::: Brano documento

Avrebbe attirato la pronipote in camera da letto con il pretesto di far giocare i cagnolini in camera da letto: una scusa invece per compiere abusi sulla piccola quando aveva appena 6 anni tanto che lo zio, un 73enne di Rimini condannato a 7 anni e 3 mesi di reclusione dal collegio penale presieduto dalla giudice Fiorella Casadei, è stato definito dal pm Davide Ercolani, che di anni di carcere ne aveva chiesti 13, «un mostro come It», il pagliaccio del romanzo horror di Stephen King che ha ispirato anche un film e che attirava le sue vittime con la scusa di farle giocare. L’anziano, difeso dall’avvocata Cinzia Bonfantini, è stato ritenuto colpevole per i reati di violenza sessuale aggravata e corruzione di minorenne. Sentenza che ha riconosciuto alle parti civili, tutelate dall’avvocato Mattia Lancini, un risarcimento di 80mila euro, di cui 50mila a favore della vittima e 30mila ai genitori.
Rimini, lo zio condannato per abusi attirava la nipotina con la scusa di giocare. Il pm: «Un mostro come It»
L’incubo
La vicenda risalirebbe al periodo tra il 2014 e il 2016, ma sarebbe emersa soltanto nel 2022 quando la vittima trovò il coraggio di confidare le violenze subite per mano dello zio del padre ad un’insegnante di sostegno. Soltanto in seguito, per “colpa” di una sua foto su Instagram, ne parlò anche alla madre, che decise così di sporgere denuncia. A quel punto l’uomo, venuto a conoscenza del fatto, andò su tutte le furie e decise di aggredire con un coltello la madre della bambina, cercando di colpirla in strada con alcuni fendenti alla gola e all’addome. Lesioni aggravate dall’uso dell’arma che, insieme al reato di stalking per convincere la donna a ritirare la querela (“Te la farò pagare, ve ne dovete andare da casa mia”), gli era già costata una condanna a 2 anni e 8 mesi di reclusione. Sentenza del Tribunale di Rimini poi confermata nel dicembre 2024 anche dalla Corte d’Appello di Bologna.

::::::
::: Estratto dati

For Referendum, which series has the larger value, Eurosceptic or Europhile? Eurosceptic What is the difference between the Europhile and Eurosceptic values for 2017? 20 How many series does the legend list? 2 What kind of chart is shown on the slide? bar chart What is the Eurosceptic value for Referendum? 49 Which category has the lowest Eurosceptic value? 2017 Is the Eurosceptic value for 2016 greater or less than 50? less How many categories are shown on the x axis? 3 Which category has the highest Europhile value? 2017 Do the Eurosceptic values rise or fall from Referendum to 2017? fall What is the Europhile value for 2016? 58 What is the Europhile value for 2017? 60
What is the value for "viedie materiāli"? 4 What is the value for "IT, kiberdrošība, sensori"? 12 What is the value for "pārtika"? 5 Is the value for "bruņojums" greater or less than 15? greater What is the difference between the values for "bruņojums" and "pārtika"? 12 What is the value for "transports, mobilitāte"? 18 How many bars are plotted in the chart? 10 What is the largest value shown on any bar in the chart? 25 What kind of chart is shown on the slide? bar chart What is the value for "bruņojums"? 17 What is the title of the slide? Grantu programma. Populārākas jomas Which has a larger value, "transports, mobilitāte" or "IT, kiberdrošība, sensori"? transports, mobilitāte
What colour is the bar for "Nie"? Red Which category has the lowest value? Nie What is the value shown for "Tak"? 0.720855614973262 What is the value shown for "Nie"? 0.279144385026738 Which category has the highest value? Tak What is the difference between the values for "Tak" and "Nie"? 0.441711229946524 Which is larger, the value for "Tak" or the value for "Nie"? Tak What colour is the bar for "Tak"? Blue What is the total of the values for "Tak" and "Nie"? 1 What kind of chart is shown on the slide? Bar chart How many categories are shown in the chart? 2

::::::

### Consegna A:
Nell'articolo sulla condanna per abusi a Rimini, quale somma di risarcimento spetta alla vittima?
### Consegna B:
Prosegui l'articolo sulla condanna per abusi a Rimini dopo la frase conclusiva.

### Risposta A:
50mila euro.

### Risposta B:
L’incidente probatorio
Iniziato il processo, nel 2023 la bambina venne ascoltata in sede di incidente probatorio, previo accertamento tecnico sulla capacità testimoniale, che ne attestò la piena idoneità a rendere dichiarazioni attendibili, escludendo quindi la presenza di suggestioni o invenzioni. La giovane allora raccontò di come lui la stendeva sul letto, le palpeggiava il seno e le parti intime, oltre a leccarle e baciarle, e poi le diceva di non dire nulla ai genitori. Tra i testimoni comparsi in aula, anche alcuni consulenti che confermarono un disturbo post traumatico da stress nella bambina, compatibile con le violenze da lei raccontate. Il 73enne, invece, in questi anni non è mai comparso in aula, né per dare la sua versione dei fatti cercando di discolparsi e nemmeno per chiedere scusa dei suoi comportamenti.